**Vorliegender Text**

++++++++

# Zugriff auf MySQL-Datenbank



## energetic (18. Mai 2012)

Hallo!

Also: Ich bin derzeit dabei ein Java-Programm zu entwickeln, bei dem Daten in einer MySQL-Datenbank gespeichert werden. Das Ganze läuft mit JDBC. Bei X-ampp klappts vortrefflich.
Nun das Problem; korrigiert mich bitte wenn ich mit meinen Annahmen falsch liege.

1. Wenn ich das Ganze jetzt mit einer Datenbank mache die auf einem Server liegt (nebenbei: wir wollen nur free-Webspace nutzen) geht es nicht, weil die Datenbank für äußeren Zugriff gesperrt ist (das ist doch der Grund, oder?).

Mögliche Lösungen wären:

Einen Webhoster finden, bei dem man es freischalten kann; aber ich hab gehört es stellt ein groes Sicherheitsrisiko dar. Stimmt das?
Ein Webinterface erstellen, damit das alles über den http-port läuft. Allerdings hab ich keine Ahnung wie das geht ... meine php-Kenntnisse halten sich in Grenzen. In der Datenbank sind nur Strings, also im Prinzip würde mir eine cvs-datei reichen...

Irgendwelche Lösungen vergessen?

Und verzeiht mir bitte den wahrscheinlich 100.000endsten Post zu dem Thema, aber ich kann echt nicht genau zuordnen welche google-Ergenisse mir jetzt weiterhelfen. Das erscheint mir da alles so ... nun ja, schwer zu lösen.

lg
energetic


----------



## ARadauer (18. Mai 2012)

Bei all-inkl.com kommst du von aussen auf die db


----------



## energetic (18. Mai 2012)

Ja, aber die Domains kosten was und das wollte ich eigentlich vermeiden. Und wie war des mit dem Sicherheitsrisiko?

Ich denke es wird wahrscheinlich auf ein Webservice hinauslaufen, aber wie genau soll das gehen?

Gibt's hier jemanden, der das schonmal gemacht hat?


----------



## Vancold (19. Mai 2012)

Hey!


Wenns keine Webapplikation ist, einfach eine lokale Datenbank anlegen?


lg

Rene


----------



## Melone (13. Jun 2012)

Ich würde das hier einfach mal aufgreifen, da ich im Moment auf der Suche nach genau dieser Lösung bin.
Also kein Zugriff per JDBC, sondern ein PHP-Script z.B. eine XML-Datei ausgeben lässt, die man dann im Java Programm weiterverarbeitet.

Das hätte halt den Vorteil, dass man keine externen DB-Zugriffe erlauben muss und das PHP-Script genau regelt, was für Daten rauskommen. Nebenbei finde ich den DB-Zugriff per PHP einfacher, wobei ich mich noch nicht so viel mit JDBC beschäftigt habe.

- Gibt es etwas gegen diesen Weg einzuwenden?


----------

++++++++

**Schriftlicher Auftrag A**
Filtere die Liste nach der Zeichenfolge "point" und gib jede Zeile wieder, in der sie vorkommt.
Der Forenthread und die Liste haben inhaltlich nichts miteinander zu tun.

**Datenauszug**

++++++++

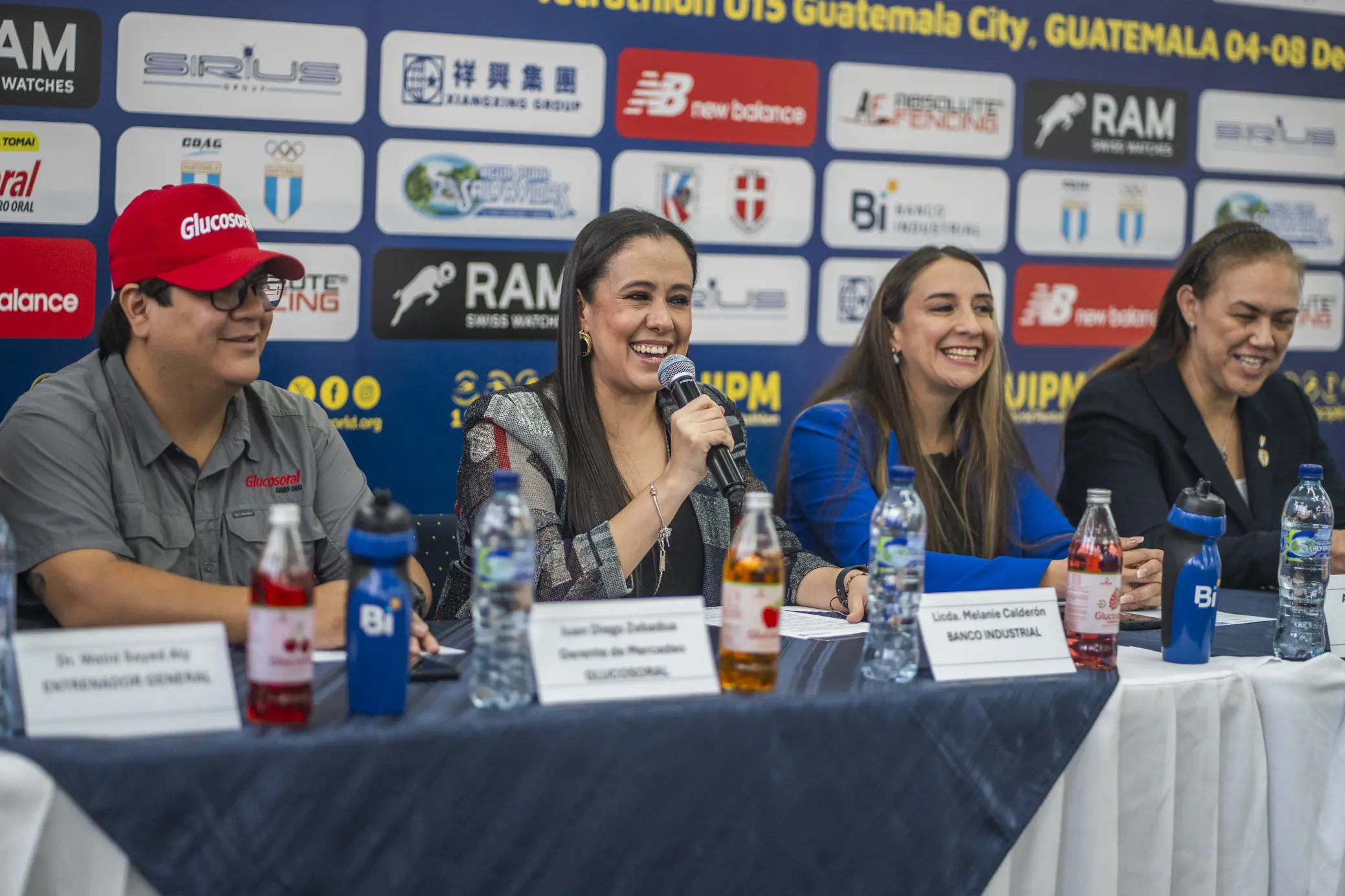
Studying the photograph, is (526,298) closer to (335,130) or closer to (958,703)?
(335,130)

++++++++

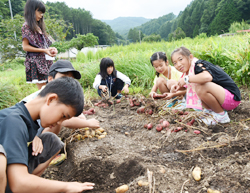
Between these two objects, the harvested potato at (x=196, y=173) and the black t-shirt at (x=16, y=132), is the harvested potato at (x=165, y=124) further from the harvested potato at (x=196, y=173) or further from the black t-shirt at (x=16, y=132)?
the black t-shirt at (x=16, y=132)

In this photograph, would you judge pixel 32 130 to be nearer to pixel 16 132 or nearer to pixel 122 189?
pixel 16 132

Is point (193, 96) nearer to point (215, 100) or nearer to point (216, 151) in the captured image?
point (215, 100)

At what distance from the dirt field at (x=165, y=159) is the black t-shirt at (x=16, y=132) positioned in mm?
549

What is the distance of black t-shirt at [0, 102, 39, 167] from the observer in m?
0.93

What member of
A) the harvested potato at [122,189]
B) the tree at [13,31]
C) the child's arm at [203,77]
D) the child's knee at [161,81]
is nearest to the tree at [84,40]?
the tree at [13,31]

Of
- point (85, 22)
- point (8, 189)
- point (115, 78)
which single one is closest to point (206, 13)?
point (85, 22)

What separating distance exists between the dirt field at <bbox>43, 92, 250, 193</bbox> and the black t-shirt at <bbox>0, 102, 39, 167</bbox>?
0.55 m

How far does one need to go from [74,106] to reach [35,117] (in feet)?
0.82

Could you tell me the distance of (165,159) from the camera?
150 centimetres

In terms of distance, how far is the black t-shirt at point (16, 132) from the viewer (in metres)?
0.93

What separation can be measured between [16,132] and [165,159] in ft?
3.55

++++++++

**Schriftlicher Auftrag B**
Gib den Abschnitt des Forenthreads, der bei "Ja, aber die" beginnt und bei "soll das gehen?" endet, erneut wieder und setze dabei "Webdienst" an die Stelle von "Webservice".

**Vollständige Antwort A**
Is point (193, 96) nearer to point (215, 100) or nearer to point (216, 151) in the captured image?
point (215, 100)
- point (85, 22)
- point (8, 189)
- point (115, 78)
which single one is closest to point (206, 13)?
point (85, 22)
In terms of distance, how far is the black t-shirt at point (16, 132) from the viewer (in metres)?

**Vollständige Antwort B**
Ja, aber die Domains kosten was und das wollte ich eigentlich vermeiden. Und wie war des mit dem Sicherheitsrisiko?

Ich denke es wird wahrscheinlich auf ein Webdienst hinauslaufen, aber wie genau soll das gehen?